- _SOURCE DOCUMENT_
= = =
I swear I am not always one of these people. I typically abide by the Angels In the Outfield guidelines for supernatural interference in sporting events. That there are specific rules and timing. That there are absolutely angels among us, but those of us here on earth never get to know when and why they’ll come.
So I was glad when Jets kicker Nick Folk confirmed as much after the Jets got their first win of the season on Sunday in a 39–38 victory over the Bengals, telling reporters in the locker room that, “At the end, he was there with us.”
Folk would know better than anyone. The he Folk was referring to was Nick Mangold, the team’s center from 2006 to ’16, who tragically died of kidney disease on Sunday at the age of 41 and born and raised less than an hour’s drive from where the game was played. Mangold was a Zeus among men. He had an 11-year Jets career, with seven seasons ending in Pro Bowls. He had a life after football devoted to community service and his family in New Jersey. For those of us who had the privilege of watching him play up close, watching him hold court, watching his coaches heap the entire complexity of a game plan and all its intricacies on Mangold’s shoulders every week, there was no doubt that the reverberations of his joy, strength, courage, intellect, wit and charm were forceful enough to remain here on earth, long after he was gone.
= = =
- _SUPPLIED DATA_
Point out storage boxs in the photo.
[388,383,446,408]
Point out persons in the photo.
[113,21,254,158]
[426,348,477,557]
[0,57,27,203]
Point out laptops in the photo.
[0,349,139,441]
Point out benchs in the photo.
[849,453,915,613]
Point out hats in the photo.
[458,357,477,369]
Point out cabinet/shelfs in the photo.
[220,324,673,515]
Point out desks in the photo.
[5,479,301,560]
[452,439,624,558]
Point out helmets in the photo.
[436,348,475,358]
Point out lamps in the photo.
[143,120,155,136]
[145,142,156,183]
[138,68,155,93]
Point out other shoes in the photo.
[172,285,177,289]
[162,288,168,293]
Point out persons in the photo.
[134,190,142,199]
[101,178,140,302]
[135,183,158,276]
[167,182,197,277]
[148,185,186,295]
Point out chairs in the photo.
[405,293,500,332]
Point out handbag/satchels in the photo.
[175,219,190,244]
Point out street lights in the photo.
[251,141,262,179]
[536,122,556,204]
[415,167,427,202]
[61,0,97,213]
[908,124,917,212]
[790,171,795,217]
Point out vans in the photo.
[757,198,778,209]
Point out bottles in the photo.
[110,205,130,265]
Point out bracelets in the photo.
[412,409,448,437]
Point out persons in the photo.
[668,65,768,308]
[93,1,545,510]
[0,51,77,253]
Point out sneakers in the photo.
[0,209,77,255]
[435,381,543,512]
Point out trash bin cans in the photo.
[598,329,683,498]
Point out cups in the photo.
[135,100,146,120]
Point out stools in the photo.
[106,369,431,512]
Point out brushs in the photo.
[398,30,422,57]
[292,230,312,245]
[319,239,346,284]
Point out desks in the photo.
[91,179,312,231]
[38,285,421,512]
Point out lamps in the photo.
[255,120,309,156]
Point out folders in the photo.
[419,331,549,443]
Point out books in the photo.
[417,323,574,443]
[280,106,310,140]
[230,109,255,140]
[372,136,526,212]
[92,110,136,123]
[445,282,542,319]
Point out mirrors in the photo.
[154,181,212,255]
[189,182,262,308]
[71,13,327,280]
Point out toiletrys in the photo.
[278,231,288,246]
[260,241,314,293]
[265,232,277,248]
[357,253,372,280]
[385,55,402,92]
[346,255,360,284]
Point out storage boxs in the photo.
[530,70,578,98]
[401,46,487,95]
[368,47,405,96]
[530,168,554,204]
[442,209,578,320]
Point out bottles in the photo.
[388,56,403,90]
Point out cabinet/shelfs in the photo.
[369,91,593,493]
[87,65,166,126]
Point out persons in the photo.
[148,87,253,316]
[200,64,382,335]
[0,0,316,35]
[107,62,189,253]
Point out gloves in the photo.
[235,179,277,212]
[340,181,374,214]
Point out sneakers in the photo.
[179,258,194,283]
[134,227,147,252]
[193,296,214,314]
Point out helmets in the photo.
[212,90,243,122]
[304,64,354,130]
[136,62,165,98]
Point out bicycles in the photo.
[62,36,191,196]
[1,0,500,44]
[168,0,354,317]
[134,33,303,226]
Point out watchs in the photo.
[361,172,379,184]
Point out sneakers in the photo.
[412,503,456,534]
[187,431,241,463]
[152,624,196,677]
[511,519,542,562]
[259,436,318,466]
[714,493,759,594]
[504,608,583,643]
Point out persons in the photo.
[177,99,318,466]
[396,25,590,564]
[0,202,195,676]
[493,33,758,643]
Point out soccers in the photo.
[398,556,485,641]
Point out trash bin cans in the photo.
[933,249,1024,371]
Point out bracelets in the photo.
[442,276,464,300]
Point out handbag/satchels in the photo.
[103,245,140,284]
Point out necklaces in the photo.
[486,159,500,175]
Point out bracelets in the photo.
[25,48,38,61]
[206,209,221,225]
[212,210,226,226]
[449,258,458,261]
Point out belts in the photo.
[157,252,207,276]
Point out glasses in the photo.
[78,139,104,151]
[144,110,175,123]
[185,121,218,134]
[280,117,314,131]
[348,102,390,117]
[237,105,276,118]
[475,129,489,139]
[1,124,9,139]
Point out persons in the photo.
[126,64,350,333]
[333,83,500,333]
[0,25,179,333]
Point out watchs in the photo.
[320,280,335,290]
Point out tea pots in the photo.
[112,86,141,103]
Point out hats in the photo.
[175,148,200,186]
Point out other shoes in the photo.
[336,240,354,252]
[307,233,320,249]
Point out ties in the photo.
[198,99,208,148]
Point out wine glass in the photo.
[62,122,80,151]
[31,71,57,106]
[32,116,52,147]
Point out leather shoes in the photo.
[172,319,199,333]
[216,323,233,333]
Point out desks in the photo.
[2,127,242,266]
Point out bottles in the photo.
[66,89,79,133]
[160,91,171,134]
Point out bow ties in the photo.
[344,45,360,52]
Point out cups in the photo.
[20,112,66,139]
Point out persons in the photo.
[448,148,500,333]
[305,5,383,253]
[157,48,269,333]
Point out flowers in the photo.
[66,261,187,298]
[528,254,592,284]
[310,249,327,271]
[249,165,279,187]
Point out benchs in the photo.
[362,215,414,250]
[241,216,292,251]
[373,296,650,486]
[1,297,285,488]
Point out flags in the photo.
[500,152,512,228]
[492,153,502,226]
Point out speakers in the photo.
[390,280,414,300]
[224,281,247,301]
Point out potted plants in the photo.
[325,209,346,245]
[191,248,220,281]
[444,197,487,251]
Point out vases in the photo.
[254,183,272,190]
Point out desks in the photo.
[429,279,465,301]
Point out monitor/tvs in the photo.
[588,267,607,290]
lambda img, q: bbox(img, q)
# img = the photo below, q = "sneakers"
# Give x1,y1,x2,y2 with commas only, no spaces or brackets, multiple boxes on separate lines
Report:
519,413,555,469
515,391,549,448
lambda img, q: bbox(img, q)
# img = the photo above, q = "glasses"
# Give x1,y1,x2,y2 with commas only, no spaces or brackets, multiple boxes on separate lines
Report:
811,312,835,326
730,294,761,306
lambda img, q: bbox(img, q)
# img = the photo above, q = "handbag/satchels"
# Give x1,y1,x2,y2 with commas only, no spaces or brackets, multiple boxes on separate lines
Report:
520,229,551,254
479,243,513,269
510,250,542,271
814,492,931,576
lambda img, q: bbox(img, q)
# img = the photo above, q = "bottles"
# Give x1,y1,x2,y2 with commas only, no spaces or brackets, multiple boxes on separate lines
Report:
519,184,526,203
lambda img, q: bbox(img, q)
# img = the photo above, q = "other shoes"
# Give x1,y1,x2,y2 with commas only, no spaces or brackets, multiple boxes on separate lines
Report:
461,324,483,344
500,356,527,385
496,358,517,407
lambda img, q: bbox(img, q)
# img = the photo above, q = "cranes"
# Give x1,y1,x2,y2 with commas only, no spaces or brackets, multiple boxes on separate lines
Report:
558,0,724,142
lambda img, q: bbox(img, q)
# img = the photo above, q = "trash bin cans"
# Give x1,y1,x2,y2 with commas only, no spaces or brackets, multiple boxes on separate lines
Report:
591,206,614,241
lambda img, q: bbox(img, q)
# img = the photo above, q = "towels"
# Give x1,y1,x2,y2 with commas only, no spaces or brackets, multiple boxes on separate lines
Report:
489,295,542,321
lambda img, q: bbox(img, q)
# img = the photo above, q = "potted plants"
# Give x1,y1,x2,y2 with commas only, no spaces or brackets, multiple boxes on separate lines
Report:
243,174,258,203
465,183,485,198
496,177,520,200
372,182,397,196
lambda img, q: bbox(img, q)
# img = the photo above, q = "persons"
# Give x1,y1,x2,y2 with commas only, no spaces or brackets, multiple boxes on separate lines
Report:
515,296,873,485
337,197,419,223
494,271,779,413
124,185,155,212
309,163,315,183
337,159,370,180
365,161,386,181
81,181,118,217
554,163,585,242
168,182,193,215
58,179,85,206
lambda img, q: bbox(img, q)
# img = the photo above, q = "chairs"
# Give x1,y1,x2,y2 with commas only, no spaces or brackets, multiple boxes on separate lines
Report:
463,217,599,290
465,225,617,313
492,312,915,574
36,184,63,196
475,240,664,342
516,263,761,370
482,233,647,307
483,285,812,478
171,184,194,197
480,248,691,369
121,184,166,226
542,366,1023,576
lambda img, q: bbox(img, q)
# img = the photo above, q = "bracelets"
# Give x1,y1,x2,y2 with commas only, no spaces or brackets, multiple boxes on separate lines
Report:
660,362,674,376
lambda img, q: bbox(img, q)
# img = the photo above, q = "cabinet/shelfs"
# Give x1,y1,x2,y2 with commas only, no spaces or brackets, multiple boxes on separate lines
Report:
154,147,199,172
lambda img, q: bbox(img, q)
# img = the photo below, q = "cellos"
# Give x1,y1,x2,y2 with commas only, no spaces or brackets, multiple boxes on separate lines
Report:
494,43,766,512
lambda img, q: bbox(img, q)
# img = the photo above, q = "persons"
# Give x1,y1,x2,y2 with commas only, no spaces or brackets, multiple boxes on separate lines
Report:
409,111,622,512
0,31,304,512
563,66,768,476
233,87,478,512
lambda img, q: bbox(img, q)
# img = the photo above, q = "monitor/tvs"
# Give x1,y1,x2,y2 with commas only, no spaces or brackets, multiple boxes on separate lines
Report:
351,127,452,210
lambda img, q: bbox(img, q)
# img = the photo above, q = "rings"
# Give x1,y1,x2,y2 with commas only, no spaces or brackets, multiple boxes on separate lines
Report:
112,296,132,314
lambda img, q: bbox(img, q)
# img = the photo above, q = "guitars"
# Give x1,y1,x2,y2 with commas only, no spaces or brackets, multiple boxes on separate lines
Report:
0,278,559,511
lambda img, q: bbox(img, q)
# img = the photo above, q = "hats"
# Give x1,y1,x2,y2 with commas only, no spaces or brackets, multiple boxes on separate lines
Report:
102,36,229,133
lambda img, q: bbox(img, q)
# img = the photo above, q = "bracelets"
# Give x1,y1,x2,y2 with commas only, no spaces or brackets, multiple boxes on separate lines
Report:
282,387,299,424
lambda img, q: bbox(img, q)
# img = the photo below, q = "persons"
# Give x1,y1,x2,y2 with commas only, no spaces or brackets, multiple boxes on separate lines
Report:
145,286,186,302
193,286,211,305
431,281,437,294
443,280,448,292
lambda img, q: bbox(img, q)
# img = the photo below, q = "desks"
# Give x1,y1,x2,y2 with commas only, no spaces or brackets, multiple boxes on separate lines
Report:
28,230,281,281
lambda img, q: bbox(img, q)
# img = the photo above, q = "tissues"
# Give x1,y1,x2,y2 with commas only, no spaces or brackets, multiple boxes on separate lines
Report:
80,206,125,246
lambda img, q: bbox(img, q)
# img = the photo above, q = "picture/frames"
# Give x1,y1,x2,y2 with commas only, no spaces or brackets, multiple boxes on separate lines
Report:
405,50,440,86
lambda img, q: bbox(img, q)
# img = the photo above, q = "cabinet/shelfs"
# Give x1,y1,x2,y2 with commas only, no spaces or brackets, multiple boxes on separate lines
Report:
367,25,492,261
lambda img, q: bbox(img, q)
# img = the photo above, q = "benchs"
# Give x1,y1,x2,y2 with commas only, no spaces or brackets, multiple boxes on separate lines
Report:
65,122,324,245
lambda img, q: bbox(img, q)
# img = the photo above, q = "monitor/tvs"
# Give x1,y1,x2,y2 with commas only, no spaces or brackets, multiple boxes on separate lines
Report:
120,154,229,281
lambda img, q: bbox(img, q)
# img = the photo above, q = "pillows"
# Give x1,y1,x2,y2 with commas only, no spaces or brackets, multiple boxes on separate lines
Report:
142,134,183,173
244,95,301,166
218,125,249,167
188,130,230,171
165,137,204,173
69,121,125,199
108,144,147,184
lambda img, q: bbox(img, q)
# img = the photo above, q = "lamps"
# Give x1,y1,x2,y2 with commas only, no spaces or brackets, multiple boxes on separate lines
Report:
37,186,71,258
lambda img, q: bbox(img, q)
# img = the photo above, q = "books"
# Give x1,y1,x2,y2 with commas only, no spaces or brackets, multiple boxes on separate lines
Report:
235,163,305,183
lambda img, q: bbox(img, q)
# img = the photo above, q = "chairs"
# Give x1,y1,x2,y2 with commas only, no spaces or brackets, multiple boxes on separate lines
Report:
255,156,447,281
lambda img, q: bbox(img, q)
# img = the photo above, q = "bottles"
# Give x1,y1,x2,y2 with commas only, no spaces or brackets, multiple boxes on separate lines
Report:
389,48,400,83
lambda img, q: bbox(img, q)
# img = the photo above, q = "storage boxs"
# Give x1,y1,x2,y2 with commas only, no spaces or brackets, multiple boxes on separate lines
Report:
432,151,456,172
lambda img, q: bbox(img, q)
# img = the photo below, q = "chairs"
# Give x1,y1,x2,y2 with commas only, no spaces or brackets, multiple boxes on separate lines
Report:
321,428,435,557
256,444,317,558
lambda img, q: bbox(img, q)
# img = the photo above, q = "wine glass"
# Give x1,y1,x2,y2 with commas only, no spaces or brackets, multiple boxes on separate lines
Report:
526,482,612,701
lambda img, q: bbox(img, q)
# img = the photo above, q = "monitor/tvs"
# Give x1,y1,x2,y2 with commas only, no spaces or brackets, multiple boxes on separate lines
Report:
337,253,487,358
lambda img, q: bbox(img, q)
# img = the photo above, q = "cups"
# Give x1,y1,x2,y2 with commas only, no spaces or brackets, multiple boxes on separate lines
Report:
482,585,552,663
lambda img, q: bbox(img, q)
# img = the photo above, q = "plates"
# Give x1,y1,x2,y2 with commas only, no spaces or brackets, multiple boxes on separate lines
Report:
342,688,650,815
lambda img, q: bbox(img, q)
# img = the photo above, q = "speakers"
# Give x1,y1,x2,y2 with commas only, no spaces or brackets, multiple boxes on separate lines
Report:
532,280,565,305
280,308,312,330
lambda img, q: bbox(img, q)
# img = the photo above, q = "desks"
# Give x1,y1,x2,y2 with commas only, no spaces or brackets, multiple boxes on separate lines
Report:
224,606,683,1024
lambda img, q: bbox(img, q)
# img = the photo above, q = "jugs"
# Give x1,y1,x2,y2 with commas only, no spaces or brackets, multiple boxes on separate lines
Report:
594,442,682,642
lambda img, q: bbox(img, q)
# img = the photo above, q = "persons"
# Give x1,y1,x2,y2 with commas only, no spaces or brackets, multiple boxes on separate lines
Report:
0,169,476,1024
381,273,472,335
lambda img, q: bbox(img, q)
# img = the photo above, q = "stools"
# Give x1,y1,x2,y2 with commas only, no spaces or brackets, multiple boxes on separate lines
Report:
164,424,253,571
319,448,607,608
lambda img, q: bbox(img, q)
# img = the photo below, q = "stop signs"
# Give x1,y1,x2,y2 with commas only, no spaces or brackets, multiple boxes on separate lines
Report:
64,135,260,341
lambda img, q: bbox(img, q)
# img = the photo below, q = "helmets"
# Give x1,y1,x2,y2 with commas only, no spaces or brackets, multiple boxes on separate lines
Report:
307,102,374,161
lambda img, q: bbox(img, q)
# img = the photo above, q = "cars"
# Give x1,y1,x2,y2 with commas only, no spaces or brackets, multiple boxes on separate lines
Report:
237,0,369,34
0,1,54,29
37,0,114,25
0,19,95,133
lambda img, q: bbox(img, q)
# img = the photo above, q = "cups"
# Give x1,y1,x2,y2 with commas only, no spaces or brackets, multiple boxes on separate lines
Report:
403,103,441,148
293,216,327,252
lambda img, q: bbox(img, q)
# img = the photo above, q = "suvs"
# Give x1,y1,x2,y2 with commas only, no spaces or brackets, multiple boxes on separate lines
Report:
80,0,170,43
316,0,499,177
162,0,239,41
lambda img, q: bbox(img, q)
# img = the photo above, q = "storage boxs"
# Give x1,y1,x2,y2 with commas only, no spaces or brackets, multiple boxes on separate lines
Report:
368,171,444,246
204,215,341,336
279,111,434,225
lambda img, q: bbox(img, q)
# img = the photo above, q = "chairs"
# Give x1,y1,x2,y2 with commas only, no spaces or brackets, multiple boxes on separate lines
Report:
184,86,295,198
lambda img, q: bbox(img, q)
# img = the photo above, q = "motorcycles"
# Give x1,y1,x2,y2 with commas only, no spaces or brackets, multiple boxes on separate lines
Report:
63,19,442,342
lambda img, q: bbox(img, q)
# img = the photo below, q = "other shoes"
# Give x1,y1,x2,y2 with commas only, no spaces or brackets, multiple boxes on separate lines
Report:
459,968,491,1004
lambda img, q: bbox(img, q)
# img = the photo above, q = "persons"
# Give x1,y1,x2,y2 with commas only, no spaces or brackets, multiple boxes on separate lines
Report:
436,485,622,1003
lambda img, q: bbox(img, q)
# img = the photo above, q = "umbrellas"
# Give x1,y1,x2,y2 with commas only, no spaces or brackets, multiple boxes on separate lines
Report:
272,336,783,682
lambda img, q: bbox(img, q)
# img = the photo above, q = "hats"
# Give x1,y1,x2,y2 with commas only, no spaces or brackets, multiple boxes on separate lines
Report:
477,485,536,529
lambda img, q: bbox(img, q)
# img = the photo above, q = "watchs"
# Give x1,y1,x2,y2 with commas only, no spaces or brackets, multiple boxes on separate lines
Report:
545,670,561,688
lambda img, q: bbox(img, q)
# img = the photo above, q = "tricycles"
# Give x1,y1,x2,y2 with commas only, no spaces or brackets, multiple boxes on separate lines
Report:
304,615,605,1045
= = =
- _COMPLETE THE FOLLOWING_
**a)** In the article about Nick Mangold, how many of his Jets seasons ended in Pro Bowls?
**b)** Using the article about Nick Mangold, explain in one to three sentences why those who watched him play up close had no doubt his presence would remain after his death.
**c)** Please carry on the article about Nick Mangold from where it stops.

- _TASK-BY-TASK RESULTS_
**a)** Seven.

**b)** They watched him hold court and saw his coaches put the full complexity of each week's game plan on his shoulders. From that, they felt the reverberations of his joy, strength, courage, intellect, wit and charm were forceful enough to remain on earth long after he was gone.

**c)**
And maybe, just maybe, we got to witness a little of that in real time.
When Jets running back Breece Hall double-clutched a halfback pass—the significance of which was not lost on every Jets fan there, given that a similar halfback toss in a critical fourth-down situation earlier in the game had doomed the offense and led to a lively discussion between the coach and the offensive coordinator on the sidelines, but was then used to set up a game-winning play—his decision to let it fly into a crowded end zone, to a rookie tight end, caused an immediate hands-over-eyes reflex. Instant agita.
Mason Taylor was open the first time Hall went to throw. Then, the flow of the play changed and the open space winnowed. But at some point, it didn’t seem to matter. The defensive back guarding Taylor had turned away from Hall, and Taylor elevated just enough to pluck it over his head.
Bengals quarterback Joe Flacco, playing most of this month seemingly in the body of a much younger man, jogged out of the locker room and, presumably, away from medical attention aiming to foil the victory with a field goal. These days, it seems easier to get into field goal range than it is to get approval for a credit card.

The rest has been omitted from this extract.